» **Texto de origem**:
******

É o rapé da Amazônia, composto de ervas, cascas de árvores e outras plantas tradicionalmente usadas por tribos indígenas da América do Sul há milhares de anos.

Há dezenas de receitas. Quase todas levam tabaco, e parte tem plantas com substâncias psicoativas, que podem causar de relaxamento a estado de êxtase e até alucinações. São esses efeitos que têm atraído adeptos, que usam rapé tanto em casa quanto em baladas.

Várias versões de rapés têm plantas que contêm DMT (dimetiltriptamina), alucinógeno proibido pela Anvisa (Agência Nacional de Vigilância Sanitária). O DMT é a substância ativa do chá da ayahuasca, usado em rituais indígenas e da seita do Santo Daime. Apenas o uso religioso da ayahuasca é permitido.

O uso recreativo desse tipo de rapé é, em tese, proibido, mas ele é facilmente confundido com rapé autorizado; alguém pego inalando pode alegar que o uso é religioso; e a fiscalização do produto é praticamente nula.

O dramaturgo Mário Bortolotto, 54, sócio de um bar na Bela Vista (centro), diz ter conhecido o rapé por meio de uma amiga, há dois anos, e conta que o primeiro contato com o pó foi negativo. "Mas, alguns minutos depois, veio uma sensação de relaxamento muito boa. Passei a comprar pela internet", afirma Bortolotto.

O advogado Glauco Paone, 52, diz usar rapé esporadicamente, em bares na Vila Madalena (zona oeste) e na praça Roosevelt (centro). "Experimentei pela primeira vez no ano passado e gostei do relaxamento e do torpor", diz. "Gosto de usar na balada, dá uma boa acalmada, mas prefiro usar em casa."

******

» **O problema**: Reproduza na íntegra o texto sobre o rapé da Amazônia, sem nenhuma alteração.

» **Material de consulta**:
******

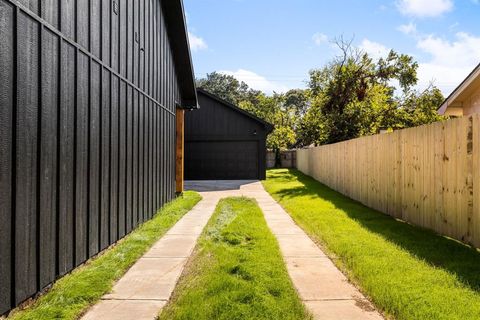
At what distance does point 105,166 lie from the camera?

******

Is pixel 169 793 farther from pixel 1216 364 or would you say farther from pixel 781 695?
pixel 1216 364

******

» **Resultado**:
É o rapé da Amazônia, composto de ervas, cascas de árvores e outras plantas tradicionalmente usadas por tribos indígenas da América do Sul há milhares de anos.

Há dezenas de receitas. Quase todas levam tabaco, e parte tem plantas com substâncias psicoativas, que podem causar de relaxamento a estado de êxtase e até alucinações. São esses efeitos que têm atraído adeptos, que usam rapé tanto em casa quanto em baladas.

Várias versões de rapés têm plantas que contêm DMT (dimetiltriptamina), alucinógeno proibido pela Anvisa (Agência Nacional de Vigilância Sanitária). O DMT é a substância ativa do chá da ayahuasca, usado em rituais indígenas e da seita do Santo Daime. Apenas o uso religioso da ayahuasca é permitido.

O uso recreativo desse tipo de rapé é, em tese, proibido, mas ele é facilmente confundido com rapé autorizado; alguém pego inalando pode alegar que o uso é religioso; e a fiscalização do produto é praticamente nula.

O dramaturgo Mário Bortolotto, 54, sócio de um bar na Bela Vista (centro), diz ter conhecido o rapé por meio de uma amiga, há dois anos, e conta que o primeiro contato com o pó foi negativo. "Mas, alguns minutos depois, veio uma sensação de relaxamento muito boa. Passei a comprar pela internet", afirma Bortolotto.

O advogado Glauco Paone, 52, diz usar rapé esporadicamente, em bares na Vila Madalena (zona oeste) e na praça Roosevelt (centro). "Experimentei pela primeira vez no ano passado e gostei do relaxamento e do torpor", diz. "Gosto de usar na balada, dá uma boa acalmada, mas prefiro usar em casa."